3. Hide System Files and Folders

We need to rehide the system files and folders to keep them from being accidentally changed or deleted. Do the following:

• Click Start, then click Control Panel.
• Locate and double-click Folder Options.
• Click on the View tab.
• Under the Advanced Settings section, please do the following:

• Under Hidden files and folders, uncheck Show hidden files, folders, or drives.
• Check Hide file extensions for known file types.
• Check Hide protected operating system files (Recommended) . When the warning message appears, click YES.
• Click Apply > OK.

4. Clear Java Cache

• Click Start and select Control Panel.
• In Classic View, double-click the Java Icon (coffee cup symbol)
• Under Temporary Internet Files, click Settings.
• Click the Delete Files button.
• There are two options in the window to clear the cache.
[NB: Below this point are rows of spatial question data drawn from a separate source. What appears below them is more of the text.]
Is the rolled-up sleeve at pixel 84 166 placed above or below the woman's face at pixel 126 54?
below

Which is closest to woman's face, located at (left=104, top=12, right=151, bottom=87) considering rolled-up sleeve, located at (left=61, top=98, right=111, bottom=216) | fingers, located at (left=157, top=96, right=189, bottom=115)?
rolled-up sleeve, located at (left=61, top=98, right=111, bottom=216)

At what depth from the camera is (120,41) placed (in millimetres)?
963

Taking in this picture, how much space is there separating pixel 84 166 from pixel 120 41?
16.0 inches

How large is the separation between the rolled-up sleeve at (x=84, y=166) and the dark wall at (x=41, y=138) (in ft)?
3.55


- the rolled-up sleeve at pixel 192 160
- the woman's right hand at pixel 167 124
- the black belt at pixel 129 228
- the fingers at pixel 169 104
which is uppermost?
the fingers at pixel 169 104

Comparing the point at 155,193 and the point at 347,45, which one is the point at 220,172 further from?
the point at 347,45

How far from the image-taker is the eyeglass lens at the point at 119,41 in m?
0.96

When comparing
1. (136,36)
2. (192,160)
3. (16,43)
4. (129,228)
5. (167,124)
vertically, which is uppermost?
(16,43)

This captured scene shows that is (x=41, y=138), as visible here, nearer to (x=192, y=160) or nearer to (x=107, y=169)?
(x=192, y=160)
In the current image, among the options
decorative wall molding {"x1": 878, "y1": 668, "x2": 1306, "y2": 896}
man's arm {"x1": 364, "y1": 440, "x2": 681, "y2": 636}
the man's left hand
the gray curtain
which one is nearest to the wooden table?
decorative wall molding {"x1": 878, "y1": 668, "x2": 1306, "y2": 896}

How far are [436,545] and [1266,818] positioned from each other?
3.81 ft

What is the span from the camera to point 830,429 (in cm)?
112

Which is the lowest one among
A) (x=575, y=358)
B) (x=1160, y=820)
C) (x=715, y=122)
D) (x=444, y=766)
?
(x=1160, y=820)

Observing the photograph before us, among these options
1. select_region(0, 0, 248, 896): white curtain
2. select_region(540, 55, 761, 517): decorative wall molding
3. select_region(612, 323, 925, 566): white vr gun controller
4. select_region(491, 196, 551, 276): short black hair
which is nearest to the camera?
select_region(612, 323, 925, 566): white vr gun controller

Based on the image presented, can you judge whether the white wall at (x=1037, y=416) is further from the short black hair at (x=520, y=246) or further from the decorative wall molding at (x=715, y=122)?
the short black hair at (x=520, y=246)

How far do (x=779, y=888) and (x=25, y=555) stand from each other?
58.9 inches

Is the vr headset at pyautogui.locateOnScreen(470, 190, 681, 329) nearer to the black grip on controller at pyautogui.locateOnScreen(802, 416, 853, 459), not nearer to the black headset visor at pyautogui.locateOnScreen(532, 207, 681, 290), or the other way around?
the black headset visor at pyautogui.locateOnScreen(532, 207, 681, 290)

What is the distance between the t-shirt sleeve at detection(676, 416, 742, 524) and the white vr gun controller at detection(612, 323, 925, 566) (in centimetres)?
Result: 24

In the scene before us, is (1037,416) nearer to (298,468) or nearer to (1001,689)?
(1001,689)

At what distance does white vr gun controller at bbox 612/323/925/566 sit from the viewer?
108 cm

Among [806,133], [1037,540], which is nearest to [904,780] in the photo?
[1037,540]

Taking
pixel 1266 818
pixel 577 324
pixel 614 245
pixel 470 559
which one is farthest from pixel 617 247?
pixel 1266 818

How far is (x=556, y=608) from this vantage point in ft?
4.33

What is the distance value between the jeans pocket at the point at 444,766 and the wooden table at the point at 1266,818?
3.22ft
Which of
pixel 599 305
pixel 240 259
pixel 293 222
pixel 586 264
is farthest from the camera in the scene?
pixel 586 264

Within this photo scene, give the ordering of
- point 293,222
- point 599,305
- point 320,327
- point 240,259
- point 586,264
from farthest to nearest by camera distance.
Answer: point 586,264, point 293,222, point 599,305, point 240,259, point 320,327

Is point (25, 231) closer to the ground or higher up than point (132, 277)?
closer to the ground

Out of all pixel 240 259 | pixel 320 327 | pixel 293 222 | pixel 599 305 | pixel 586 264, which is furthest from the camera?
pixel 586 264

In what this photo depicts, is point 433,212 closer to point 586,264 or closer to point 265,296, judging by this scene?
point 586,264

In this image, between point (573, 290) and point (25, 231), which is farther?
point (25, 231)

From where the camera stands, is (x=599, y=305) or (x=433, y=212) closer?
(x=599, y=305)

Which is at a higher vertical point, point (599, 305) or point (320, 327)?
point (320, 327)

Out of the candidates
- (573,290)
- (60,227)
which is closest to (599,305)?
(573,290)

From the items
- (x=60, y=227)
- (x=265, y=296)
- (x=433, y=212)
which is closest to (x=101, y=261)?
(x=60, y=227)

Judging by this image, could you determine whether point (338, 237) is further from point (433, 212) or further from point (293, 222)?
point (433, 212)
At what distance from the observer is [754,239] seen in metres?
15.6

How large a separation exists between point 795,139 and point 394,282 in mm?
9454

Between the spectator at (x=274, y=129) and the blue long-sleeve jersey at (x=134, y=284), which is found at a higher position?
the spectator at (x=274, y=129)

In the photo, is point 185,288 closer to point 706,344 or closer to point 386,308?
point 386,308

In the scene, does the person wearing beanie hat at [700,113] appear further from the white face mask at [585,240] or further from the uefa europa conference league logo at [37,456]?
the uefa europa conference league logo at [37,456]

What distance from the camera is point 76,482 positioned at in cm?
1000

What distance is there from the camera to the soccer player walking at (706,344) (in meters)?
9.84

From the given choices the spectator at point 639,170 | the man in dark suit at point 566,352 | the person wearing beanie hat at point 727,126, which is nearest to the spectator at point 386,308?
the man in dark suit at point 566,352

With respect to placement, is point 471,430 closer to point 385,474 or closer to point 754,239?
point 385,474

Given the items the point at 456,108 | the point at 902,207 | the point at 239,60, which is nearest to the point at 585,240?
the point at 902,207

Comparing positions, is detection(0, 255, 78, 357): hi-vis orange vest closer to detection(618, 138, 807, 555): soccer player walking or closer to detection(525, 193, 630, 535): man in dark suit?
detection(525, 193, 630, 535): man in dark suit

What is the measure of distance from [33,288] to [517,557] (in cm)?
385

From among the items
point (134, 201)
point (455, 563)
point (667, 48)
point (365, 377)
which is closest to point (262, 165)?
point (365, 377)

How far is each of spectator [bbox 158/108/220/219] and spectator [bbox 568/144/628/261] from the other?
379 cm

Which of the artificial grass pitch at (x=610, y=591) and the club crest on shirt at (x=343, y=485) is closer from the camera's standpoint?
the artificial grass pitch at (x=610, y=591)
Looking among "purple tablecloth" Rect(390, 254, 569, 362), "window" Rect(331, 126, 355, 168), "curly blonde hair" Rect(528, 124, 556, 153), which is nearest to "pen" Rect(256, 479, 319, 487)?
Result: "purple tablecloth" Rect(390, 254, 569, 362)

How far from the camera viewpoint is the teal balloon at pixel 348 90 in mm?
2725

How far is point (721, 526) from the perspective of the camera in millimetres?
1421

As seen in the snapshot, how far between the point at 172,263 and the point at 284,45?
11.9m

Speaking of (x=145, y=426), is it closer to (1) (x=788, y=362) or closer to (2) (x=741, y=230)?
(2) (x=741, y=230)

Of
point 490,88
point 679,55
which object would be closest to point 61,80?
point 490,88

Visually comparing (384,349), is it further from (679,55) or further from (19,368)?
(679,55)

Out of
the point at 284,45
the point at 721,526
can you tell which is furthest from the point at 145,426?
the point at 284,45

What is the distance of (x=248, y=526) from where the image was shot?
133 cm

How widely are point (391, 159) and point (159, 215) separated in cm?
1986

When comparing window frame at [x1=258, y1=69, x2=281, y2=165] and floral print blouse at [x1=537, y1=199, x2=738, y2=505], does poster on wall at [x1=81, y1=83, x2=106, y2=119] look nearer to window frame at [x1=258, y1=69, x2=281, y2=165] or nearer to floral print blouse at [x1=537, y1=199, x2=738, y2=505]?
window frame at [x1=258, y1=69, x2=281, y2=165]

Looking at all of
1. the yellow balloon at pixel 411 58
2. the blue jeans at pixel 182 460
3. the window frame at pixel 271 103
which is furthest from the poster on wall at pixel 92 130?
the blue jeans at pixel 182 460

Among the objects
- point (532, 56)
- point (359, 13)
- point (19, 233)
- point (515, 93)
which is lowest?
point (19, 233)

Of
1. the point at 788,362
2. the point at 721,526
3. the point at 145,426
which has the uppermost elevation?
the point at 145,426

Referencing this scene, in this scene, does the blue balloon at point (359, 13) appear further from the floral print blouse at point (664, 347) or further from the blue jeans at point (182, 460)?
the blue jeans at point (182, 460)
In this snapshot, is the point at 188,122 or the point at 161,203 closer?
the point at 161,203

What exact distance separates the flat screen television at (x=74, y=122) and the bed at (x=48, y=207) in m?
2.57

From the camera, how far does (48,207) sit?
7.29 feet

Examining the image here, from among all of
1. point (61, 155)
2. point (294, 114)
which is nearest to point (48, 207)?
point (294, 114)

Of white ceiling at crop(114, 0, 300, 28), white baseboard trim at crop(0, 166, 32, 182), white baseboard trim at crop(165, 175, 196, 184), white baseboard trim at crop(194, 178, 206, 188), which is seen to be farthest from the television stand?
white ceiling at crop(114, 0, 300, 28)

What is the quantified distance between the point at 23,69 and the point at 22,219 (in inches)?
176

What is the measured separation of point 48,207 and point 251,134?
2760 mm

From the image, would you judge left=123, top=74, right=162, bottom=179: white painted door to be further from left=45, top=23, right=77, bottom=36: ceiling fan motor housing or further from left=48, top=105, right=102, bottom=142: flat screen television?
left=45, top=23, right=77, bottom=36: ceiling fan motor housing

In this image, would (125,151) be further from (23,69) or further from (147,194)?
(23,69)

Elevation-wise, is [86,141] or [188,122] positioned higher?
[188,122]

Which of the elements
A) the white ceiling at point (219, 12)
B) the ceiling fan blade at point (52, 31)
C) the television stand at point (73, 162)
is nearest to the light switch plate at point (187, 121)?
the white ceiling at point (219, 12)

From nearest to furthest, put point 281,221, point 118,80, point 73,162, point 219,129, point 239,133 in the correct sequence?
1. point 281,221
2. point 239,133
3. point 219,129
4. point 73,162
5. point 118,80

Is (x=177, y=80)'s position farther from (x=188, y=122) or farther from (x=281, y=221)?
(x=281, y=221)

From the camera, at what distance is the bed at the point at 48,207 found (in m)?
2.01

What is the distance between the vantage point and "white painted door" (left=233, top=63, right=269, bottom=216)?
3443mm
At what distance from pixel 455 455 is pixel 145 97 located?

Leave both of these unchecked:

• Applications and Applets
• Trace and Log Files

• Click OK on Delete Temporary Files Window.

Note: This deletes all the Downloaded Applications and Applets from the cache.

• Click OK to exit the Temporary Files Settings.
• Click OK to exit the Java Control Panel.

5. Delete Extension(s) in Google Chrome

To completely remove the following extension from your browser, do this:

• Open Google Chrome.
• Click the Chrome menu on the browser toolbar (symbol of 3 horizontal lines).
• Go to Settings.
• Click Extensions in the pop-up menu.
• From the list of installed Extensions, find the following extension:

ljidpgmdpigjjgieiifpdpkhcbabgabb\1\51411f9b31a0d4.61490956.js

• Click on the trash can icon to the right of Enable.
• Close your browser completely and reopen it. The toolbar extension should no longer appear in your Chrome browser.

6. Reset Your Home Page and Default Search Engine

Removing the toolbars may have changed your browser settings (homepage, default search engines). If so, please follow the instructions found HERE.

7. Clean Temp Files with CCleaner

Since you were unable to run TFC, try this cleaner instead.

• Download CCleaner from HERE.
• Double click on the file to begin the installation.
• Select your language > Click OK > Click Next.
• Read the license agreement > click I Agree.
• Click Next to use the default install location > Click Install > Finish.
• Double click the CCleaner shortcut on the desktop to start the program(only if you do not want them deleted.)

Note: If you use Firefox, the box to uncheck for Cookies is on the Applications tab, under Firefox/Mozilla.

• Click on the Options icon (left side) > Click Advanced.
• Deselect Only delete files in Windows Temp folders older than 48 hours.
• Click on the Cleaner icon (left side) > Click Run Cleaner.
• Click Exit when finished.

Please run DDS again and send me a fresh log. Are there any other issues we need to address?